Copy the data starting with the line that contains "Which applies: is" and going on through the end of the data, replacing "dense foliage" with "thick foliage" and keeping everything else the same.

(Records of spatial reasoning questions)
* start *

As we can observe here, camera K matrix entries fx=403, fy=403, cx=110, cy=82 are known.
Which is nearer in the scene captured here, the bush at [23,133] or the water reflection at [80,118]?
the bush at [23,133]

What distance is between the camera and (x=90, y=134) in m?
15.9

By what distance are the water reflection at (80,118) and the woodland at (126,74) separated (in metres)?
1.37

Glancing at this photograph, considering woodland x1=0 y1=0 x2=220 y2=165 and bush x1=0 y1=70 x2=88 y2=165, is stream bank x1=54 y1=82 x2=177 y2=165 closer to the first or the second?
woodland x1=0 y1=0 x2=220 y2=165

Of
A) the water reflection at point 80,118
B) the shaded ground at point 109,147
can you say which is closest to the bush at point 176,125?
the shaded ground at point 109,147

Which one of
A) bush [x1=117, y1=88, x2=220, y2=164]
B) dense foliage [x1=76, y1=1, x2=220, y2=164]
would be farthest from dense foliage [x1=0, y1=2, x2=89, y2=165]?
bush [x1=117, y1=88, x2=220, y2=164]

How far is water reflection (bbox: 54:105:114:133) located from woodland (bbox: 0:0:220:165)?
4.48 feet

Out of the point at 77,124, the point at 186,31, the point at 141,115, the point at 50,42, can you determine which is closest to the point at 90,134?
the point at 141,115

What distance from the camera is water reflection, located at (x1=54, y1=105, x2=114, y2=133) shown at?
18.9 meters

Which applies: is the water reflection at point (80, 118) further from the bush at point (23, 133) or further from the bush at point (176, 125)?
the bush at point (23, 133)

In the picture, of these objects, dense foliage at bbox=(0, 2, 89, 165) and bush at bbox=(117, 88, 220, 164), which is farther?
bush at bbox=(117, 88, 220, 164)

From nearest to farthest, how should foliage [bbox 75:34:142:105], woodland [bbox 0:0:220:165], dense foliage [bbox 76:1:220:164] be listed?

* end *

SOLUTION FOR THIS TASK
Which applies: is the water reflection at point (80, 118) further from the bush at point (23, 133) or further from the bush at point (176, 125)?
the bush at point (23, 133)

In the picture, of these objects, thick foliage at bbox=(0, 2, 89, 165) and bush at bbox=(117, 88, 220, 164), which is farther?
bush at bbox=(117, 88, 220, 164)

From nearest to farthest, how should foliage [bbox 75:34:142:105], woodland [bbox 0:0:220:165], thick foliage [bbox 76:1:220:164] be listed?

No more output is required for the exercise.